A major road tunnel has collapsed in Japan, trapping a number of vehicles and leaving at least seven people missing, media reports say.
Survivors described how large sections of concrete fell on top of cars in the Sasago tunnel.
A fire broke out and rescuers said a number of charred bodies had been seen.
The incident started at 08:00 local time (23:00 GMT Saturday), about 80km (50 miles) west of Tokyo on a road that links it to the city of Nagoya.
The tunnel is one of the longest in Japan.
Pictures from closed circuit TV cameras inside the tunnel showed a section of up to 100m (328ft) that had caved in on the Tokyo-bound lanes on the Chuo Expressway in Yamanashi prefecture.
Thick black smoke blew out of the tunnel, hampering the rescue, which had to be suspended for several hours because a further collapse was feared.
When it resumed, the first fatalities were found.
A spokesman for Yamanashi Prefectural Police told Agence France-Presse: "A number of charred bodies were confirmed inside.
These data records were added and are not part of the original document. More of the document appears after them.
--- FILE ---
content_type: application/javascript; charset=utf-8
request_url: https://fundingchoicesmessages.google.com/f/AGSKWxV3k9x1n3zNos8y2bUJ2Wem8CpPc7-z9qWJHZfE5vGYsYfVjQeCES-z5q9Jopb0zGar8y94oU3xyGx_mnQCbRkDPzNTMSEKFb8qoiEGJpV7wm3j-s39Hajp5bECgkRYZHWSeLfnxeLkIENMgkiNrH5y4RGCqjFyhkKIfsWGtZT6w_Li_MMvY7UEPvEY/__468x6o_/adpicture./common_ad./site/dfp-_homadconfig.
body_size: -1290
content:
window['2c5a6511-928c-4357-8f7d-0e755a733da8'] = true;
The number of dead is not known."
The BBC's Rupert Wingfield Hayes, in Tokyo, says CCTV pictures now show rescuers moving freely over the collapsed roof sections.
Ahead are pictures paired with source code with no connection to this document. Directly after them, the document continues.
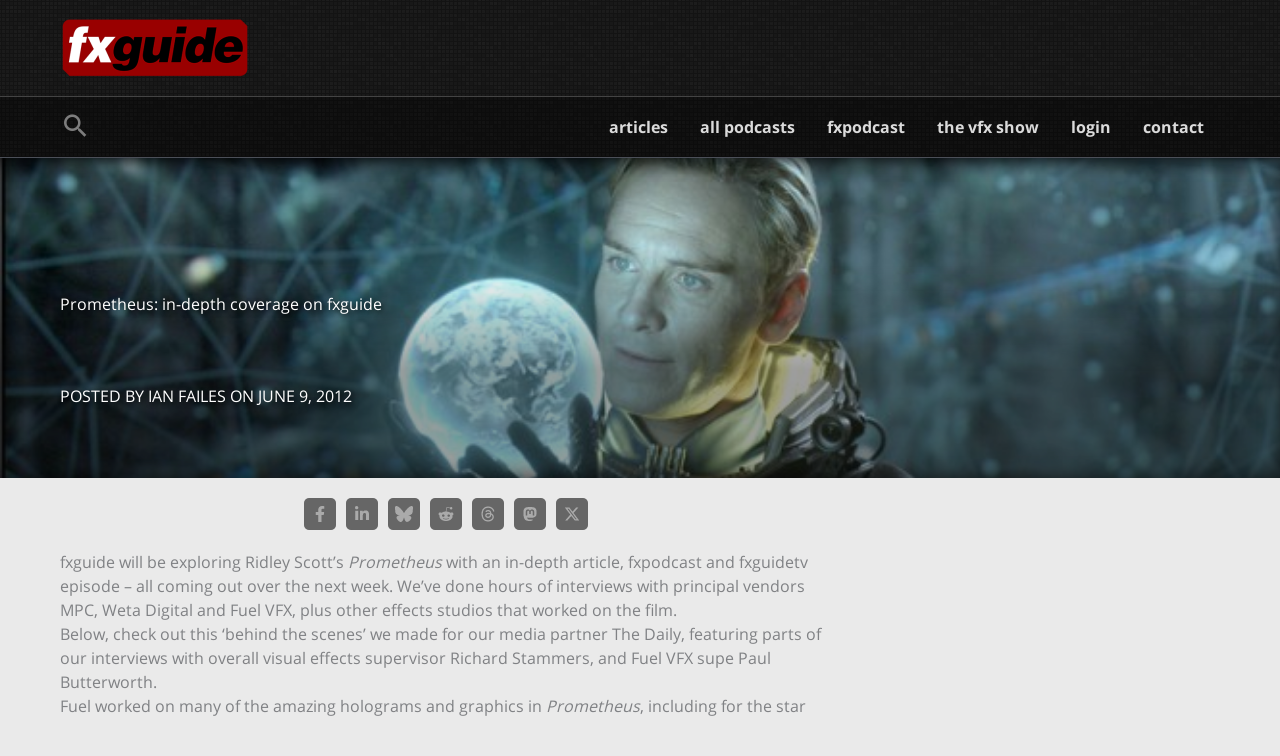

--- FILE ---
content_type: text/html; charset=utf-8
request_url: https://www.google.com/recaptcha/api2/aframe
body_size: 267
content:
<!DOCTYPE HTML><html><head><meta http-equiv="content-type" content="text/html; charset=UTF-8"></head><body><script nonce="nQIJxbjd6lzNxozPqE7QvA">/** Anti-fraud and anti-abuse applications only. See google.com/recaptcha */ try{var clients={'sodar':'https://pagead2.googlesyndication.com/pagead/sodar?'};window.addEventListener("message",function(a){try{if(a.source===window.parent){var b=JSON.parse(a.data);var c=clients[b['id']];if(c){var d=document.createElement('img');d.src=c+b['params']+'&rc='+(localStorage.getItem("rc::a")?sessionStorage.getItem("rc::b"):"");window.document.body.appendChild(d);sessionStorage.setItem("rc::e",parseInt(sessionStorage.getItem("rc::e")||0)+1);localStorage.setItem("rc::h",'1769792645711');}}}catch(b){}});window.parent.postMessage("_grecaptcha_ready", "*");}catch(b){}</script></body></html>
He says there has already been criticism of the rescue services, which media say took three hours to reach the collapse site.
One woman who made her way out of the tunnel said she was with five other people in a van, but added: "I have no idea about what happened to the others. I don't know how many vehicles were ahead and behind ours."
A reporter for the NHK broadcaster described driving through the tunnel as it began to collapse, seeing other cars trapped and on fire. His car was badly damaged, he said.
Another survivor told the broadcaster that he saw "a concrete part of the ceiling fall off all of a sudden when I was driving inside. I saw a fire coming from a crushed car".
Survivor Tomohiro Suzuki said: "A part of the ceiling, just as wide as the road, had collapsed straight down and broken in the middle into a V-shape."
He and his family walked for an hour to get out, with the smoke worsening.
"I heard after a while on the public address system that a fire had occurred inside the tunnel and the sprinkler system was going to be activated," he told Jiji Press.
"I kept wondering when the fire would spread and catch us," Mr Suzuki said.
The twin-bore Sasago tunnel is an estimated 4.3km (2.7 miles) long and is on one of the major highways out of Tokyo.
The road has had to be closed because of the seriousness of the accident and this is expected to bring traffic chaos as thousands of weekend travellers head back to Tokyo on Sunday afternoon.
Our correspondent says there will be serious question about how a major tunnel on one of Japan's most important traffic arteries could have failed so catastrophically, with the private company that runs the highway saying the tunnel had undergone a major inspection just two months ago and had been given a clean bill of health.
Japan is prone to large earthquakes, but none were reported in the area in the morning.
One tunnel expert, Prof Chikaosa Tanimoto, told AFP that earlier quakes or vehicle vibrations could have caused old ceiling panels or pillars to deteriorate.